Soundtrack album by Yuvan Shankar Raja
- Released: 12 February 2010
- Recorded: 2009
- Genre: Feature film soundtrack
- Length: 28:20
- Language: Tamil
- Labels: Think Music; Sony Music India;
- Producer: Yuvan Shankar Raja

Yuvan Shankar Raja chronology
| Goa (2009) | Paiyaa (2010) | Baana Kaathadi (2010) |

= Paiyaa (soundtrack) =

Paiyaa is the soundtrack to the 2010 Indian Tamil-language film of the same name, directed by N. Linguswamy and starring Karthi and Tamannaah Bhatia. The soundtrack album originally includes five songs composed by Yuvan Shankar Raja and was released on 12 February 2010. The release coincided with a promotional event held at SPI Cinemas in Chennai.

The soundtrack album was marketed under the Chennai-based Think Music record label, which was founded in 2007, thus becoming their 50th album. During a press conference held by Think Music in mid-March 2010, it was announced that, thanks to the enormous success of the audio, an additional track has been composed by Yuvan Shankar Raja and included in the film at an appropriate place. The new CD including the new track, titled "Yedho Ondru", was released during the release of the film in early April. In 2011, Sony Music India got the rights to the soundtrack.

• [Data supplied]
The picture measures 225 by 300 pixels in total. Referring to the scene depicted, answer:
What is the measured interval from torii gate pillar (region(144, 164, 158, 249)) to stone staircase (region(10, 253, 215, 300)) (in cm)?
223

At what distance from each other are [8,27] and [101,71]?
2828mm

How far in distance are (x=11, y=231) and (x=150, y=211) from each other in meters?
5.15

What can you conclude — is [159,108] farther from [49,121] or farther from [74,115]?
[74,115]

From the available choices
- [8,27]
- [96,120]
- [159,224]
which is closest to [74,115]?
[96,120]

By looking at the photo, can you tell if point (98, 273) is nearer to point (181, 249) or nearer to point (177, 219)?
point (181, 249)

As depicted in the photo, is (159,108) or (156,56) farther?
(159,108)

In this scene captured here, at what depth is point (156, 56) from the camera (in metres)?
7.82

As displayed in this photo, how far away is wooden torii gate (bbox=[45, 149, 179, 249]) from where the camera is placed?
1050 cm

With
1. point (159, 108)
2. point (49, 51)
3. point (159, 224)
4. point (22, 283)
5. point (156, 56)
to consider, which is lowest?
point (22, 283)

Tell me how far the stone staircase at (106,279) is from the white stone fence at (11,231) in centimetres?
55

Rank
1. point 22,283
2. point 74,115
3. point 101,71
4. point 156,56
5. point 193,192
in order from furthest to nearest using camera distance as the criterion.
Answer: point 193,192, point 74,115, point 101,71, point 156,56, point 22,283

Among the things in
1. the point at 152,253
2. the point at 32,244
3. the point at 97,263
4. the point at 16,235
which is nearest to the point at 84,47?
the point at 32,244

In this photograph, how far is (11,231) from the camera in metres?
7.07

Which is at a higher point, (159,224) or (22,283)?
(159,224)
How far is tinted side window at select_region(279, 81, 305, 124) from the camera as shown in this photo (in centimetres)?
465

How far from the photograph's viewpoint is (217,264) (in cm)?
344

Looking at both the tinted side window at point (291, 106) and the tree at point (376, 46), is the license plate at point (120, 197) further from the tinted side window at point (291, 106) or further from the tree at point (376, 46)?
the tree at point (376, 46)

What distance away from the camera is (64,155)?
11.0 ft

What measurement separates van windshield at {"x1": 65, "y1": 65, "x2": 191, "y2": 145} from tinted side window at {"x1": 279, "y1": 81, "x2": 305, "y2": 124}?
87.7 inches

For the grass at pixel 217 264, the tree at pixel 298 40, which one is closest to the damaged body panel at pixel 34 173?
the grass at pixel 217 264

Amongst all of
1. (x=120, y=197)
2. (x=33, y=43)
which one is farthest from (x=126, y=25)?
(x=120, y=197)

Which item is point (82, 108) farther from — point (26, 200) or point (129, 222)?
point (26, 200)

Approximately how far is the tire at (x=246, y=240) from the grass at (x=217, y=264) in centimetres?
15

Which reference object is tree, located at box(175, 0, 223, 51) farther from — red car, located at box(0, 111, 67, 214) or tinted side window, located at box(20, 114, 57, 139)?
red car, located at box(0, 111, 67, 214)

--

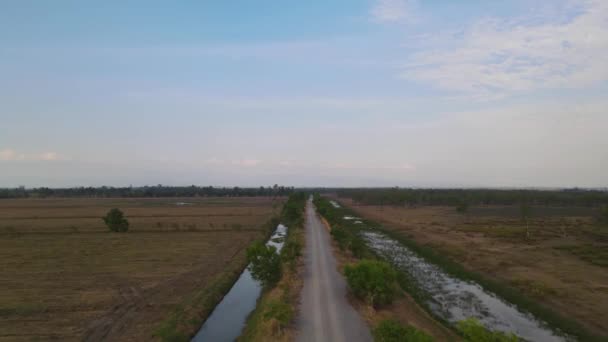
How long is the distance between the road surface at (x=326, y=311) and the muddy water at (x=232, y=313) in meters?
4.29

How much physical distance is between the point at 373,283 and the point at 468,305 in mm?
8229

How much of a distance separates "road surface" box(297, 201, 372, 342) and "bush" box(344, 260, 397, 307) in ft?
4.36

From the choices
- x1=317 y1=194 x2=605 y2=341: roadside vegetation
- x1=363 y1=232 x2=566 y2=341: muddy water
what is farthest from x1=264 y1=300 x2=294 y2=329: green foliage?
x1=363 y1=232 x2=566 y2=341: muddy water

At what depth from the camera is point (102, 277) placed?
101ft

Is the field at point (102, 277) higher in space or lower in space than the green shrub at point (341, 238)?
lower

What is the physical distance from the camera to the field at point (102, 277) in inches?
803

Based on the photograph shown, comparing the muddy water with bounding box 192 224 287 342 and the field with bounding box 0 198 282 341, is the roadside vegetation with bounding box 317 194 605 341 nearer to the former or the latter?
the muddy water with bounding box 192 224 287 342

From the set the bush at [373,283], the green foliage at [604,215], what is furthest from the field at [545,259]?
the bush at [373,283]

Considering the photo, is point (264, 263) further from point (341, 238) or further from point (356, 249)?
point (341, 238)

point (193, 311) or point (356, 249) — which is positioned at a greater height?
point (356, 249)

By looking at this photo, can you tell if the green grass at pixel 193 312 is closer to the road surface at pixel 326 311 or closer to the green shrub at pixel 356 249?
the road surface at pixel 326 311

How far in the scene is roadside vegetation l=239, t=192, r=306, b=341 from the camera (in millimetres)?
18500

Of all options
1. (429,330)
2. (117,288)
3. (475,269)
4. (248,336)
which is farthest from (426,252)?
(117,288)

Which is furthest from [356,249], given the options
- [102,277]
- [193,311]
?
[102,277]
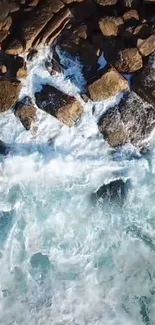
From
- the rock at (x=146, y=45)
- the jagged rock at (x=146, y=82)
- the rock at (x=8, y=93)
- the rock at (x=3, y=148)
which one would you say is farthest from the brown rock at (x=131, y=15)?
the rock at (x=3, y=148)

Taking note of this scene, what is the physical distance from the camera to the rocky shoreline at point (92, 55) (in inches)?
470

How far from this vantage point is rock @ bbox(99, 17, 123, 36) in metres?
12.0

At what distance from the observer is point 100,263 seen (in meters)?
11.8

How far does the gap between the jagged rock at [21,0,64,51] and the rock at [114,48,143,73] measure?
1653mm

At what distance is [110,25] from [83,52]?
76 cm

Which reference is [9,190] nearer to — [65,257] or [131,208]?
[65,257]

* * *

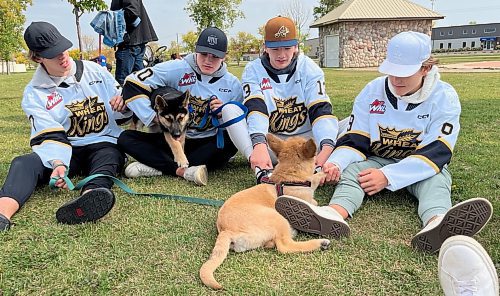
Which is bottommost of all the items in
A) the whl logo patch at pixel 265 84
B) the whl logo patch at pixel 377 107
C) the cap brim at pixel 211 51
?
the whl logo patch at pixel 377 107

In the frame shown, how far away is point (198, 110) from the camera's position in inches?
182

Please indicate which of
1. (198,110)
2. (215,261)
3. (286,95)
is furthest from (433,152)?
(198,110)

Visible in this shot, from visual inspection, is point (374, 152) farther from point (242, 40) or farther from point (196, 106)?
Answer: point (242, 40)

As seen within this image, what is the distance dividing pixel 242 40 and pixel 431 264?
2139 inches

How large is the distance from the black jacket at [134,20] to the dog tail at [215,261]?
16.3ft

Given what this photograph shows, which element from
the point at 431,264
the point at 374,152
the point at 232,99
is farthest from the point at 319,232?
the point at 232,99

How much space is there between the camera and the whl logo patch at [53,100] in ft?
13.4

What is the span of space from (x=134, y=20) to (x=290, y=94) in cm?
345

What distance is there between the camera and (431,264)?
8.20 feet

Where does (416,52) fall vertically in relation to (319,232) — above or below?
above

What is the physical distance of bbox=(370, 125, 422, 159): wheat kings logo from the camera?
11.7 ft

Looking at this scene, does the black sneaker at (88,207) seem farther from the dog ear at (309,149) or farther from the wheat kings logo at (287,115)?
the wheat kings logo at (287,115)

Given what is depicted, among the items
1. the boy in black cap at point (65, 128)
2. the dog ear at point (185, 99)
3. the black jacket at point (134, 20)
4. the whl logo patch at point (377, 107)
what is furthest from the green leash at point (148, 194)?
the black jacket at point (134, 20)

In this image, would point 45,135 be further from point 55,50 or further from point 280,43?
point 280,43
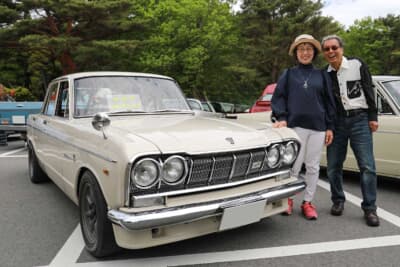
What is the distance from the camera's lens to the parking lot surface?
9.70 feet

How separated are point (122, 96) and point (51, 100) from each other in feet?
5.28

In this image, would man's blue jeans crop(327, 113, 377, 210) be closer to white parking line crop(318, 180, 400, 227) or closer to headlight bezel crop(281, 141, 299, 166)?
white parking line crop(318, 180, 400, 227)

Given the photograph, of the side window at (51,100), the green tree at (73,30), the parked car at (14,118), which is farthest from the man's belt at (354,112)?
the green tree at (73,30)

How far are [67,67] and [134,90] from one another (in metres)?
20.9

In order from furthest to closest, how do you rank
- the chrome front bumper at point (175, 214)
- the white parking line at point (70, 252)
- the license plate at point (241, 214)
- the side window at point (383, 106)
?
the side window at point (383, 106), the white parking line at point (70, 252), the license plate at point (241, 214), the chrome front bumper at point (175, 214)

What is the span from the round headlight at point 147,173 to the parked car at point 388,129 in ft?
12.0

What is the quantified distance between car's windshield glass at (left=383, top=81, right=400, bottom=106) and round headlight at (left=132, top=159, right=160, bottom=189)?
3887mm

• [Short exercise]
Resume the Paiyaa soundtrack article right after its last sentence. The items above are separate from the Paiyaa soundtrack article.

• [Task response]
==Track listing==

Paiyaa - Tamil
| No. | Title | Singer(s) | Length |
|---|---|---|---|
| 1. | "Thuli Thuli" | Haricharan, Tanvi Shah(Humming) | 4:49 |
| 2. | "Poongatre Poongatre" | Benny Dayal | 5:27 |
| 3. | "Adada Mazhaida" | Rahul Nambiar, Saindhavi | 4:32 |
| 4. | "Suthuthe Suthuthe Bhoomi" | Karthik, Sunitha Sarathy(Humming) | 5:01 |
| 5. | "En Kadhal Solla" | Yuvan Shankar Raja | 4:58 |
| 6. | "Yedho Ondru" (Bonus Track) | Yuvan Shankar Raja | 3:33 |
| Total length: |  |  | 28:20 |

Awara - Telugu
| No. | Title | Lyrics | Singer(s) | Length |
|---|---|---|---|---|
| 1. | "Chiru Chiru Chiru" | Chandrabose | Haricharan, Tanvi Shah(Humming) | 4:49 |
| 2. | "Mandaara Poovalle" | Bhuvana Chandra | Benny Dayal | 5:27 |
| 3. | "Arere Vaanaa" | Vennelakanti | Rahul Nambiar, Saindhavi | 4:32 |
| 4. | "Chuttesai Chuttesai" | Bhuvana Chandra | Karthik, Sunitha Sarathy(Humming) | 5:01 |
| 5. | "Nee Yadalo Naaku" | Vennelakanti | Yuvan Shankar Raja, Tanvi Shah(Humming) | 4:58 |
| 6. | "Yedho" | Rakendu Mouli | S. P. Charan | 3:06 |
| Total length: |  |  |  | 24:47 |

==Reception==

The album received positive responses from critics and was successful in the market. The songs were topping the Tamil music charts in the following weeks. The album has reportedly become 2010's biggest selling audio and the top selling ringtone as well. Moreover, as per the report of a national broadcasting agency, the song "Thuli Thuli" has become the first Tamil song to be featured in an all India index of the Top 20 songs on radio for the month of April 2010, indicating this song was played on all Indian FM radio stations more often than any other song in the history of Tamil film music ever. Yuvan Shankar Raja's songs as well as his film score were also often cited to be the biggest plus and the backbone of the film besides playing an important role for the film's success.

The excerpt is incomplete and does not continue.